The Silver Glove Read online

Page 10


  Could I really walk past that thing, I mean stride past it like the woman I was made up to be, as if it were nothing but urban transport?

  I patted my wig and took a good grip on the paper bag (I guessed it was supposed to hold whatever I’d been in the shop to buy). I threw out my chest and swung into what I hoped would be a convincing stride over the tile floor, snapping along with a real power-walk that made sounds like gunshots.

  Wobbling past The Claw in my incredible heels, I held myself in a grip of iron so as not to turn and look. Would an investment counselor on her way to hobnob with economists from Washington even notice a miserable bicycle in a hotel hallway? She would not.

  As I passed it I heard a faint, tingling sound: the sound of the thin metal spokes vibrating slightly as the front wheel turned, following my progress, probing, questing after me.

  Then I stepped onto the blood-red hotel carpeting and swept through that lobby as fast as I could on those heels, pretending like mad that I was hurrying toward something instead of running feverishly away. I think I was half-flying on the high I had gotten from making it this far.

  I stiff-armed the revolving door and emerged into the open air.

  From the top step of the hotel entrance I saw Ushah. She stood in front of The Makeup Stop, glaring around in frustration.

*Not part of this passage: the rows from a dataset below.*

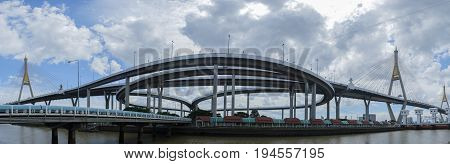 Panorama Bhumibol suspension bridge in Bangkok City Thailand also known as the Industrial Ring Road Bridge A landmark bridge over Chao Phraya River with reflections on the water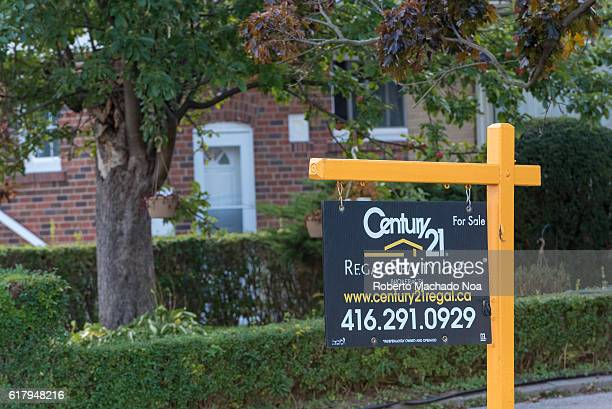 Housing Market Century 21 realtor board with a forsale sign hung on a sign post in front of a small garden and a residential house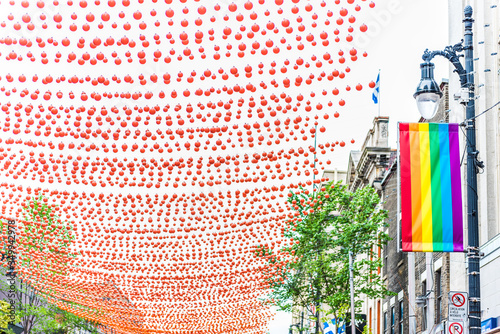 Montreal, Canada - May 26, 2017: Sainte Catherine street in Montreal's Gay Village in Quebec region with orange hanging decorations and lgbt flag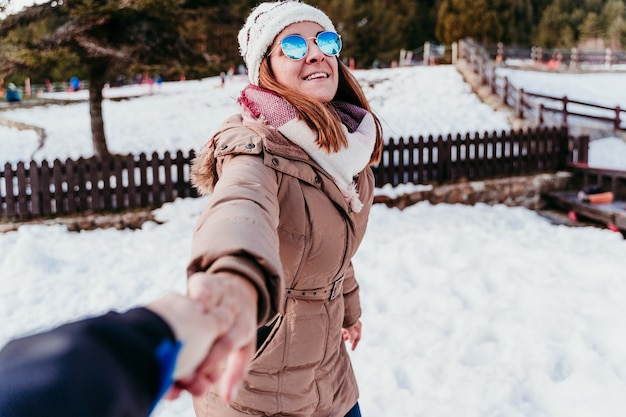 Volg mij. gelukkige vrouw en man hand in hand. pov. op de berg. liefde concept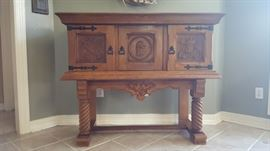 19Th. CENTURY ANTIQUE GORGEOUS RENAISSANCE CASTLE HALLWAY SPANISH OAK, ALL CARVED SIDEBOARD/SERVER/CREDENZA WITH THREE DOORS FROM SPAIN IN GOOD CONDITION WITH SOME WEAR EXPECTED WITH THE AGE AND LOTS OF MOVINGS…THIS FABULOUS PIECE HAS BEEN IN MY FAMILY FOR OVER THREE GENERATIONS.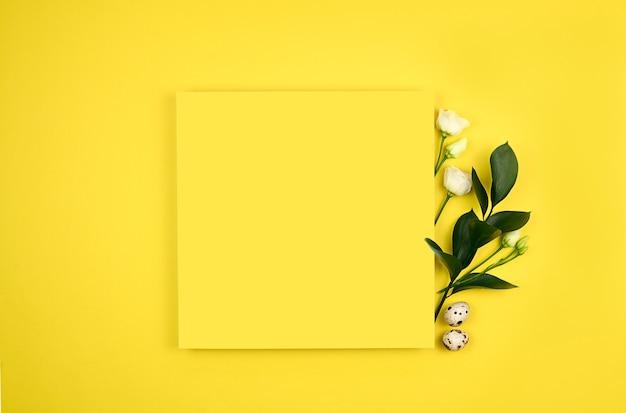 Composição de páscoa. ovos de páscoa, flores, papel em branco sobre fundo amarelo.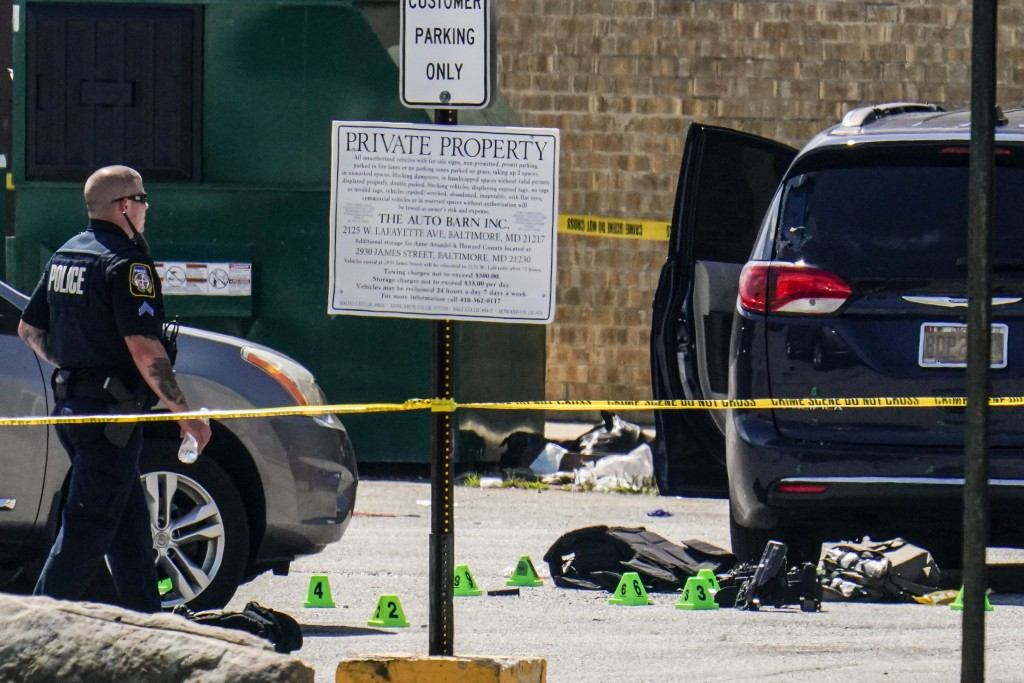 Body armor is seen near a minivan in a parking lot area of a mall where two officers on the U.S. Marshals' task force where allegedly shot in Baltimor...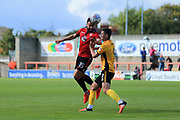 Aaron Wildig of Morecambe beats Padraig Amond of Newport County to the ball during the EFL Sky Bet League 2 match between Morecambe and Newport County at the Globe Arena, Morecambe, England on 16 September 2017. Photo by Mick Haynes.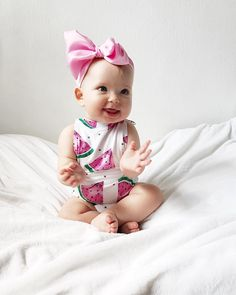 cute baby in a watermelon outfit and big pink bow sitting on white bed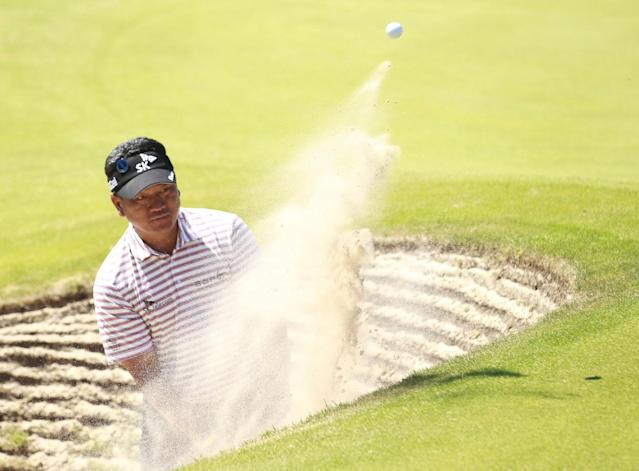 KJ Choi of Korea plays out of a bunker on the 15th hole during a practice round ahead of the British Open Golf championship at the Royal Liverpool golf club, Hoylake, England, Tuesday July 15, 2014. The British Open Golf championship starts Thursday July 17. (AP Photo/Peter Mossison)
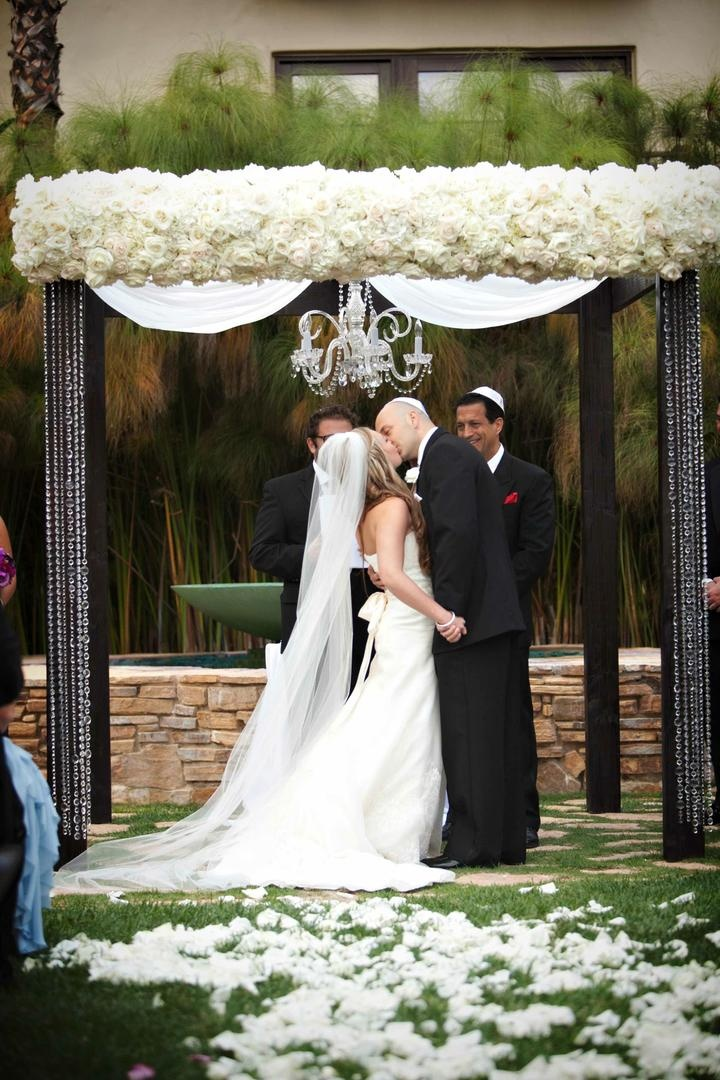 White rose chuppah with chandelier and crystal strands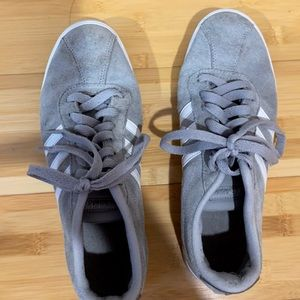 Gray adidas court shoes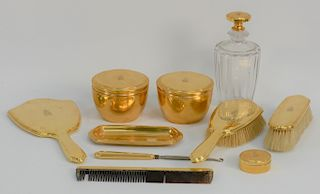 Tiffany & Co. 18 karat gold ten piece dresser set,  two covered gold jars, a pin tray, a small gold round box, hand mirror, two brus...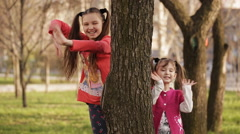 Cheerful girl playing hide and seek behind a tree - stock footage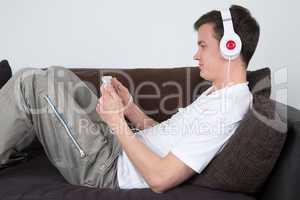 Junger Mann hört Musik auf dem Sofa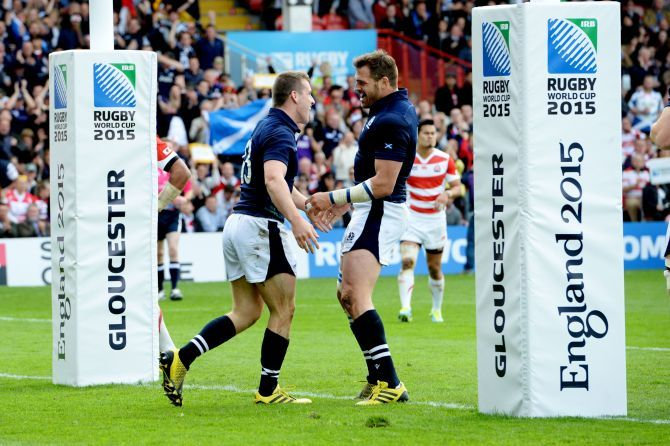 Mark Bennett (left) is all smiles after scoring a try for Scotland.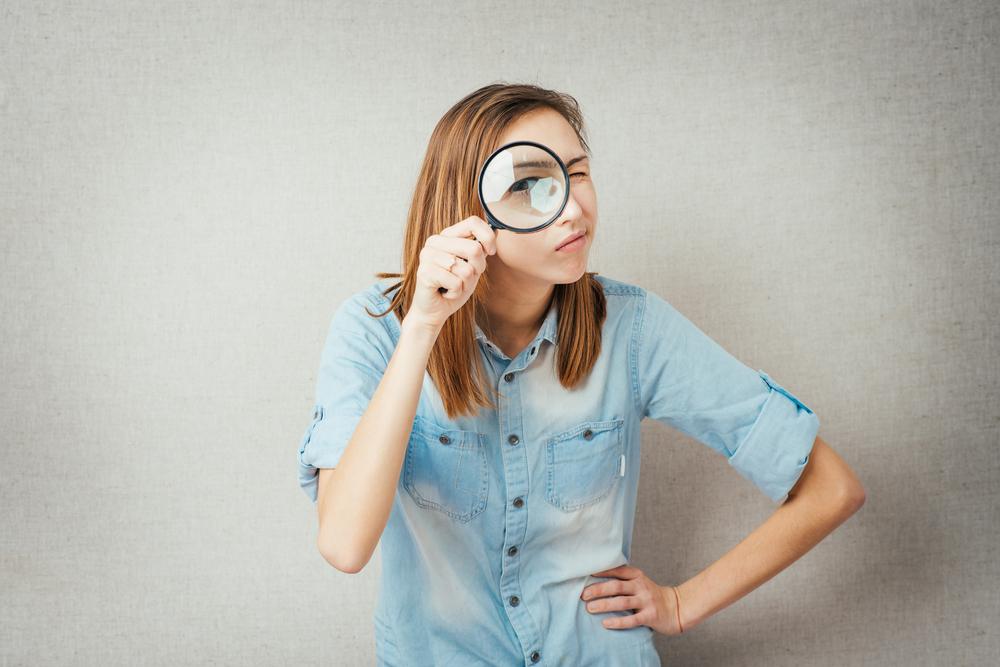 虫眼鏡で覗く女性
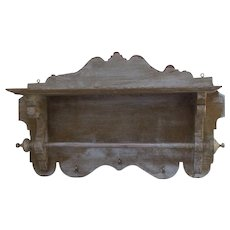 Antique 19th century rustic wood kitchen hand towel shelf in white and beige with brass hooks .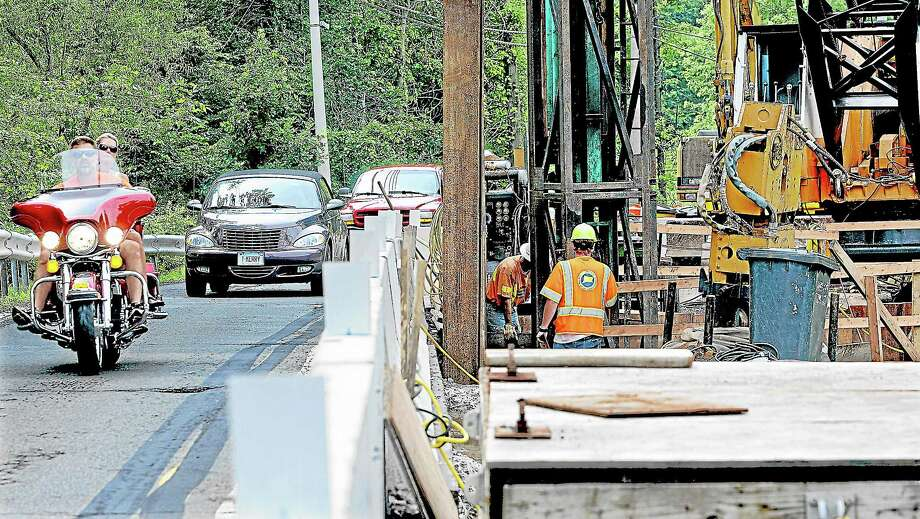 Motorists share one lane as construction continues on a new bridge along Route 147 in Middlefield in this file photo. Photo: Catherine Avalone — The Middletown Press   / TheMiddletownPress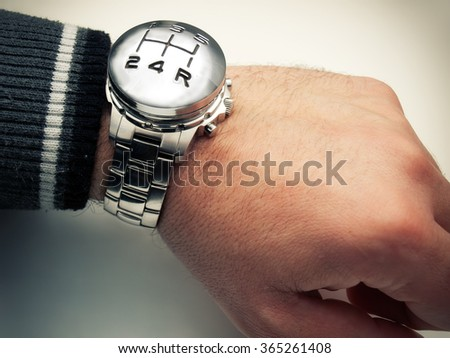 Conceptual image with speed gear stick marks and wrist watch.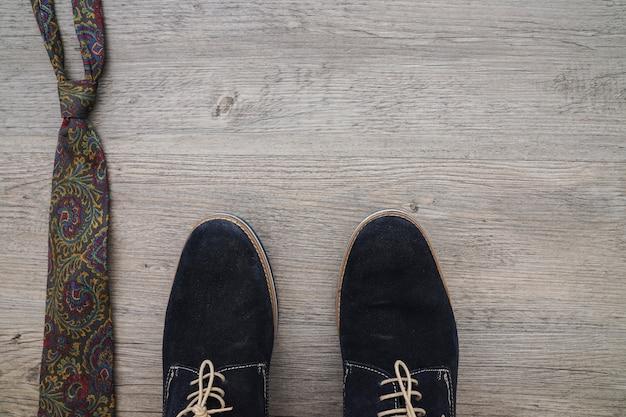 Scarpe e cravatte sulla superficie in legno
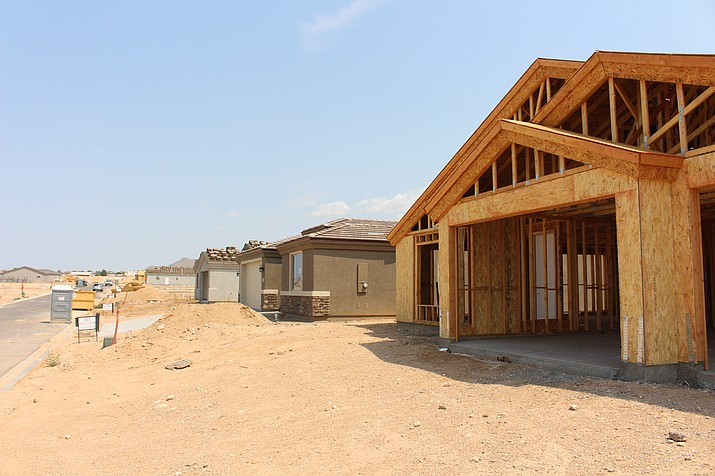 New homes are under construction by Angle Homes in the Hualapai Foothills and Hualapai Shadows subdivisions. While sales have slowed, home prices continue to increase in Kingman and elsewhere in the nation. (Photo by Hubble Ray Smith/Daily Miner)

  I froze. She would look right at me, she would see through me—

  The door of the shop opened and Barb’s mom looked out, said something. Ushah smiled and answered.

  I might have stood there forever, frozen, watching with my breath held, but the hotel doorman caught my eye. He must have seen something he took for a signal—a flash of desperation, I bet—because he solemnly opened the door of the taxi at the curb and held it for me.

  Somehow or other, a few seconds later I was sitting in the backseat of that cab, heading down the street. I craned my neck and stared fearfully out through the back window, but I saw no signs of a pink-wrapped Indian witch racing after me on The Claw.

  12

  The Demon Shrink

  WHEN I LIMPED INTO THE APARTMENT in those torturous high heels, I found Mom in her room. She had taken down a suitcase from her closet and put it on her bed, and she was busy stuffing things into it at random—pages of manuscript, a couple of blouses she had previously laid out for ironing, her bedside clock, a half-full glass of water.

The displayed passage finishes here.